2. You plug a USB 1.1 device into a USB 2.0 hub. In this case, the USB 2.0 hub creates a complete USB 1.1 environment specifically for your device. On the host-facing side of the USB 2.0 hub, all communication continues to take place at USB 2.0 (i.e. 480Mbps) speeds. When the host wants to talk to your USB 1.1 device, it uses what is called "split transactions" to talk to it. Basically (I'm simplifying), this involves sending a "start" packet to the USB 2.0 hub. Then, the USB 2.0 (EHCI) controller goes on to do other things, while the USB 2.0 hub initiates the transfer to your device at USB 1.1 speeds. And data transferred from the USB 1.1 device is stored temporarily in the USB 2.0 hub. Eventually the USB 2.0 (EHCI) host sends a "finish" packet to the USB 2.0 hub. If the USB 1.1 transation finished, the USB 2.0 hub responds successfully (either with the incoming data or a "ack" that the outgoing data was sent) which completes the transation.
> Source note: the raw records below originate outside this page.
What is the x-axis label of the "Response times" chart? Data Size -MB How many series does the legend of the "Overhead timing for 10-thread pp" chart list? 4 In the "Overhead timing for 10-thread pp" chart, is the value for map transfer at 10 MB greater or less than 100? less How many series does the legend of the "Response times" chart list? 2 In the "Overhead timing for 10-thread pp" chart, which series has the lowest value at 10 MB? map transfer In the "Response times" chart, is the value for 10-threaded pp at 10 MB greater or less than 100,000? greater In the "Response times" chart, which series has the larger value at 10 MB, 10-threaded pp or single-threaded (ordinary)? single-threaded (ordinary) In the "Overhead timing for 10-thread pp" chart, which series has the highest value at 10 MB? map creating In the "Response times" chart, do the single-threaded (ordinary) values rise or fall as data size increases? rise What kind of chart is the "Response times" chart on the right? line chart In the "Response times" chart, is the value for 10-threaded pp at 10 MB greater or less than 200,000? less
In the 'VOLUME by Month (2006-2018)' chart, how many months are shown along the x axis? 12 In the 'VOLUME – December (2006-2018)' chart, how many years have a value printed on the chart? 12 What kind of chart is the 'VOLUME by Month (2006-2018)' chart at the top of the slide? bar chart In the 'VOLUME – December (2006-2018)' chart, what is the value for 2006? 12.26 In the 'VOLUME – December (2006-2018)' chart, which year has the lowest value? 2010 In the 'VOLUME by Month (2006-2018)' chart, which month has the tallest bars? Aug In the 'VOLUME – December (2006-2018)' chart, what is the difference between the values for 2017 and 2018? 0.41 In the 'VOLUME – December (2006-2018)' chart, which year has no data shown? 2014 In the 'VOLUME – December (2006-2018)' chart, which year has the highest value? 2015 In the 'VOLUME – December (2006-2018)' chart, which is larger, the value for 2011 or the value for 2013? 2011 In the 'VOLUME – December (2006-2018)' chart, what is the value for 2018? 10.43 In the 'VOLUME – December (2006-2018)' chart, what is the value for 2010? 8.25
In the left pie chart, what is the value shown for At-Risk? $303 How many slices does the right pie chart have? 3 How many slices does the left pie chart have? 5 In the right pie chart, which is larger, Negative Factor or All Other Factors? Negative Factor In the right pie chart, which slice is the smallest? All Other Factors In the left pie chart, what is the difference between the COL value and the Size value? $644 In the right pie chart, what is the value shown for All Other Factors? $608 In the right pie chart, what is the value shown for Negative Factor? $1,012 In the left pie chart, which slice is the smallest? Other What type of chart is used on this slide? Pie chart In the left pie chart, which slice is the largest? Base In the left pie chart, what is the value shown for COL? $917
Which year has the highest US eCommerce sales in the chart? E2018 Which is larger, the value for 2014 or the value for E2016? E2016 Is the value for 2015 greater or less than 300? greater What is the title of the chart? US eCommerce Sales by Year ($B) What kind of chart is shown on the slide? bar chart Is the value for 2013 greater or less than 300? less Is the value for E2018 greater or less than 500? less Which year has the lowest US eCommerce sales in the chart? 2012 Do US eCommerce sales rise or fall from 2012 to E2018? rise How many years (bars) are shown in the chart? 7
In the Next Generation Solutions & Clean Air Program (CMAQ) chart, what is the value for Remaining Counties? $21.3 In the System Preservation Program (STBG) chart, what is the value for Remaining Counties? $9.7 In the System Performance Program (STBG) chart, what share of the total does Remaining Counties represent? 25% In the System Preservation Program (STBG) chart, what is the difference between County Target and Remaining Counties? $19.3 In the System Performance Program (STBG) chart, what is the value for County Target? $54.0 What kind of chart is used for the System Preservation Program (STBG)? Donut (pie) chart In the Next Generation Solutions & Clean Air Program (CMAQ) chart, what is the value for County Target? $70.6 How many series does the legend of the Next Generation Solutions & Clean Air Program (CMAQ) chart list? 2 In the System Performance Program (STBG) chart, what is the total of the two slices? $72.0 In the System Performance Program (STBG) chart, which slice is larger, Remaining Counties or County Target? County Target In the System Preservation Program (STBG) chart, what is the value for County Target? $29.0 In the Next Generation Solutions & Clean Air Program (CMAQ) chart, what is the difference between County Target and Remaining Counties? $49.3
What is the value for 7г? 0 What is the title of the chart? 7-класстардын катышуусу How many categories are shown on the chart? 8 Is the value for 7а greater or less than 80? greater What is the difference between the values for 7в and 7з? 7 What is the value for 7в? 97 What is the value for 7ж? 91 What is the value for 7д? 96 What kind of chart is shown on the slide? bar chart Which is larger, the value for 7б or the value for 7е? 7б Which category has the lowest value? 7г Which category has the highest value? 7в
(There is also a combination case of those, where the EHCI chip does not contain a "companion" USB 1.1 chip, but instead contains an internal USB 2.0 partial hub - the "transaction translator" part - that handles talking to USB 1.1 devices. For bus usage purposes, this is effectively the same as using an external USB 2.0 hub, since the USB 1.1 devices do not appear on the USB 2.0 bus.)
you people are all missing the point.
It's obvious that the 4.8 Gbps link is faster than the device ... but recall that all USB devices on a port share the bandwidth. A faster link will allow a lot more devices to simultaneously transfer data at their maximum-possible speed.
One example: You'll be able to put a multichannel audio I/O device and hard disks on the same bus without worrying about dropouts, etc.
As for "Isn't 4.8 Gbps faster than the computer can handle?" That's true, and it's already the case when you have Gigabit Ethernet plugged into 33 MHz/32-bit PCI. But remember that 4.8 GBps is the wire speed, not the data rate, which will ultimately be controlled by how fast the host computer can get data onto and off of the bus.